Businessmen and women found this last frontier land of the continental United States as an ideal place to start fresh. Dr. Harry Smiley and his wife Nell were early residents and stayed in Indio after their car broke down on the way to Los Angeles and became people of influence and helped shape the area. A. G. Tingman was an early store owner and first Postmaster of Indio, but also well known for taking advantage of miners as they headed to the mountains, selling at rather high prices. Later Dr. June Robertson McCarroll became a leading philanthropist and successful doctor in Indio. She was responsible along with the Indio Woman's Club for pressuring California into adopting the placing of white lines down the streets after she was nearly hit one too many times by passing vehicles. Even though these early founders of the city are considered pioneers, they still partook in the lifestyles of their friends living in such areas as Los Angeles. Indio established itself quickly and kept up with the trends as they were brought in by the railroads.
By the turn of the 20th century, Indio was already more than a fading railroad town. Schools were built, the La Casita hospital provided medical services, and families established roots. By 1920, about one to two thousand year-round residents lived in Indio, while it doubled to 2,500 to 5,000 during the winter months and was advertised as a health resort for senior citizens and those with respiratory diseases and ailments in the rest of the 20th century.
Indio also served as the home of the USDA's Date Station, a place where leading scientific research was taking place on the fruit that would become a major part of the culture of Indio. The station started in 1907 and was responsible for the ability of local farmers to better understand this unique crop and make the Coachella Valley a leader in American date crops. This also created a tie to the Middle East that led to the theme for the County Fair with the Middle Eastern flair.
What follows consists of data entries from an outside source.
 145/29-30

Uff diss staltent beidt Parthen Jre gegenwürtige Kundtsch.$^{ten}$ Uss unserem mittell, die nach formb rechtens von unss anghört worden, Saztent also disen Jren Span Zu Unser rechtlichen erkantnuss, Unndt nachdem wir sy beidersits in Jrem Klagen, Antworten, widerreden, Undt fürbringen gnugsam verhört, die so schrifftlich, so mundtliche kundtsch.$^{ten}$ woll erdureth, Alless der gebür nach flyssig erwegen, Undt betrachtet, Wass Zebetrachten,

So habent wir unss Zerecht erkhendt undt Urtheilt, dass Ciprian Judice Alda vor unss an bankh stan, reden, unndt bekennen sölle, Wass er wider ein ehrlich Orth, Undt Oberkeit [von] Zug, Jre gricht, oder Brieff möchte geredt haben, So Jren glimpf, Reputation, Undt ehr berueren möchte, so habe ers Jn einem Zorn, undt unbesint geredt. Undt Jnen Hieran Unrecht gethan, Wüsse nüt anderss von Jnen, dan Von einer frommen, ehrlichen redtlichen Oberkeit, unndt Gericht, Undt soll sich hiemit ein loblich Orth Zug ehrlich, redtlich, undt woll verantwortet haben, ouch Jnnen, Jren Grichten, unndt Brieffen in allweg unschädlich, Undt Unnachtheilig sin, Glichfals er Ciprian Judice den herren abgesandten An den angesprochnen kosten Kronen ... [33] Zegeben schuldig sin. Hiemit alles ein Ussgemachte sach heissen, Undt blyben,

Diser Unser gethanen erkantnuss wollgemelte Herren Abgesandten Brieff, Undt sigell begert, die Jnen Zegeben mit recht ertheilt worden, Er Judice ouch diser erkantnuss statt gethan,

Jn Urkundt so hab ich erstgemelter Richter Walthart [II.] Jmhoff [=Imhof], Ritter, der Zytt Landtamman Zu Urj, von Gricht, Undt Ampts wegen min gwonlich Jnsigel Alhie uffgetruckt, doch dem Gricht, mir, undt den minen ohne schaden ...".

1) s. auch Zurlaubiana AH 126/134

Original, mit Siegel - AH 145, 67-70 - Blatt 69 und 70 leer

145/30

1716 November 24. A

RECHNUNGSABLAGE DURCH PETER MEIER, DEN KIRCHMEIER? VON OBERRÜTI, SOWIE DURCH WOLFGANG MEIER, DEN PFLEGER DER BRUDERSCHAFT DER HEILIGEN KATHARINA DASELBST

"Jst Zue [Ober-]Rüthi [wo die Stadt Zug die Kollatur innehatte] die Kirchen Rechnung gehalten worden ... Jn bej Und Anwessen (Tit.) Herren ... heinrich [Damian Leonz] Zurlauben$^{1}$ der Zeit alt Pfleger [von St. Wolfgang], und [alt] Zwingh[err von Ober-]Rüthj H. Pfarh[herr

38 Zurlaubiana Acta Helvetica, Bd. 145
Coachella and Thermal soon became larger cities than Indio, but Indio remained the "Hub of the Valley", as it was called. With the burning of the majority of Thermal and the decline of Coachella, Indio grew again. By 1930, Indio was a thriving area and incorporated. On September 6, 1930, storekeeper Fred Kohler received the first business license in Indio.
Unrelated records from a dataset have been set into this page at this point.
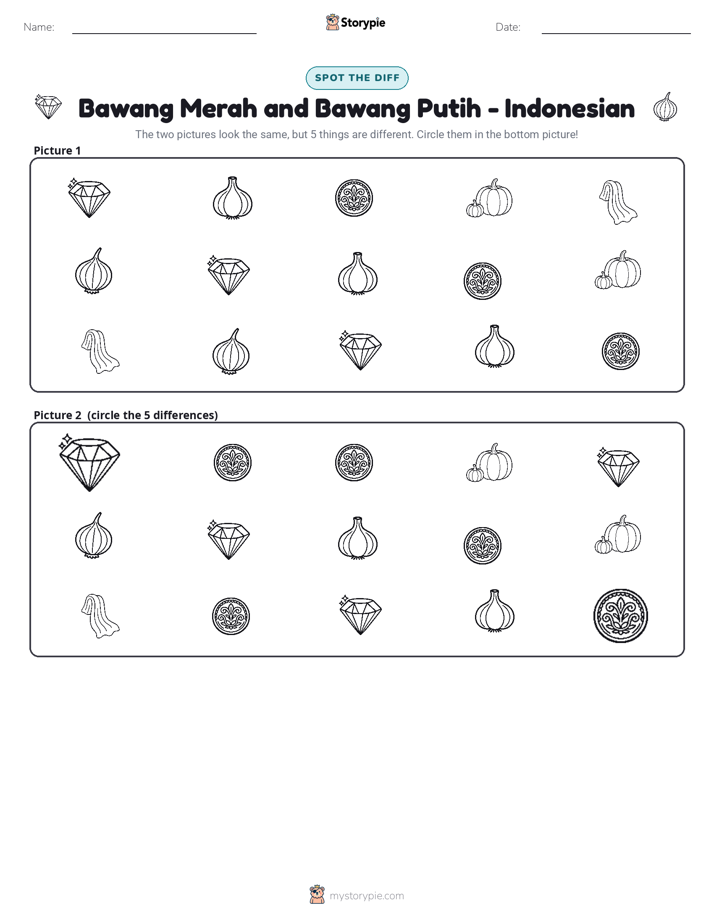 Name: ____ Storypie Date: ____

SPOT THE DIFF

Bawang Merah and Bawang Putih - Indonesian

The two pictures look the same, but 5 things are different. Circle them in the bottom picture!

Picture 1

Picture 2 (circle the 5 differences)

mystorypie.com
Indio was also aided by the visiting soldiers from Patton's training grounds in Chiriaco Summit located 30 miles to the east.
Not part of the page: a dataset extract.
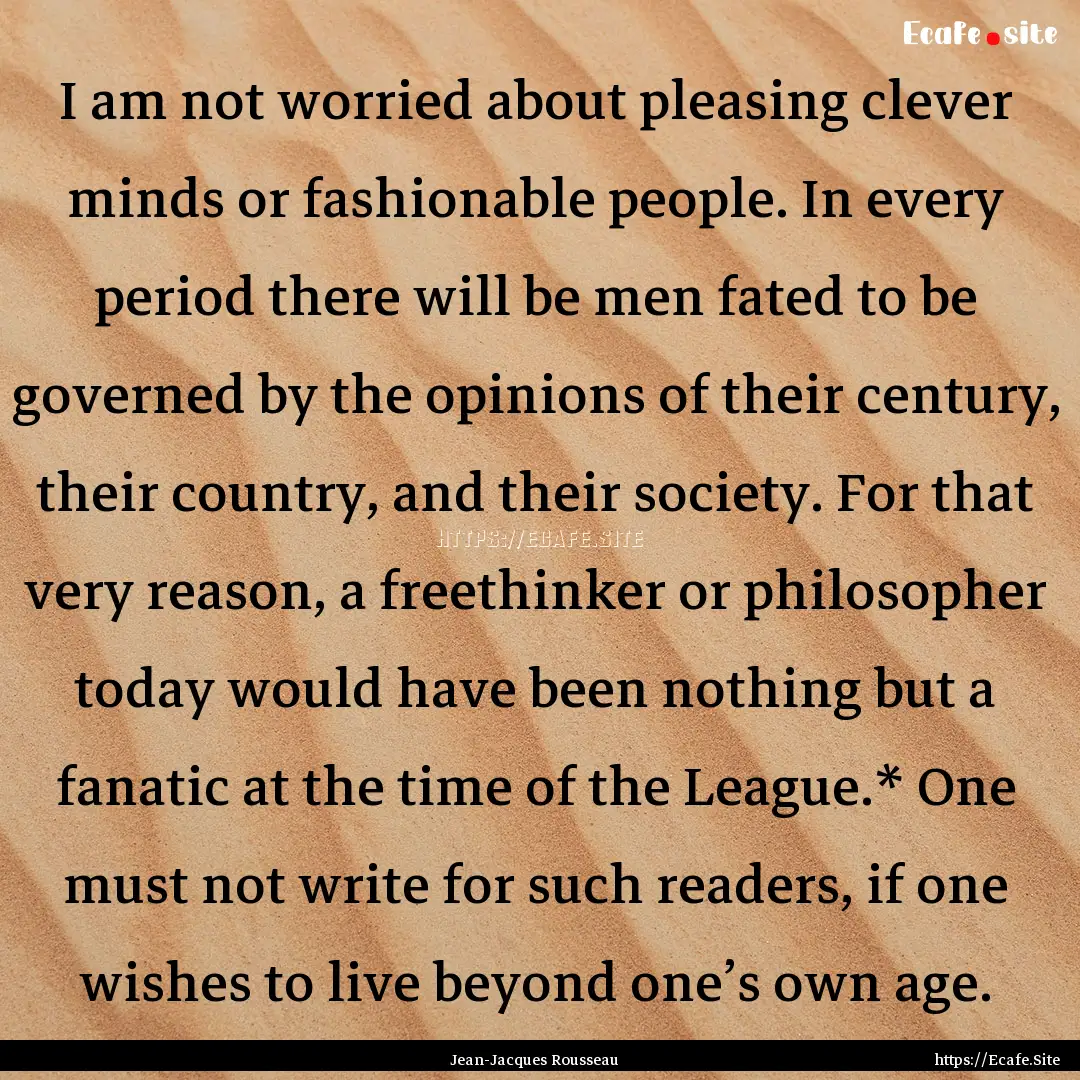 Ecafe.site

I am not worried about pleasing clever minds or fashionable people. In every period there will be men fated to be governed by the opinions of their century, their country, and their society. For that very reason, a freethinker or philosopher today would have been nothing but a fanatic at the time of the League.* One must not write for such readers, if one wishes to live beyond one's own age.

HTTPS://ECAFE.SITE

Jean-Jacques Rousseau

https://Ecafe.Site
In the second half of the 20th century, Indio saw another decline as the valley's population begin to move west towards newer cities such as Palm Desert. However, there is now a reversal in this trend and the eastern section of the valley is poised to once again become the center of the Coachella Valley.
The city had significant unemployment rates (in some cases over 20 percent) in the late 20th century and from the recession in the late 2000s. The rate in 2006 was under 5 percent after the local economy rebounded in the real estate boom when more affluent residents moved in. The rapid population growth fueled the city's present need for employment opportunities.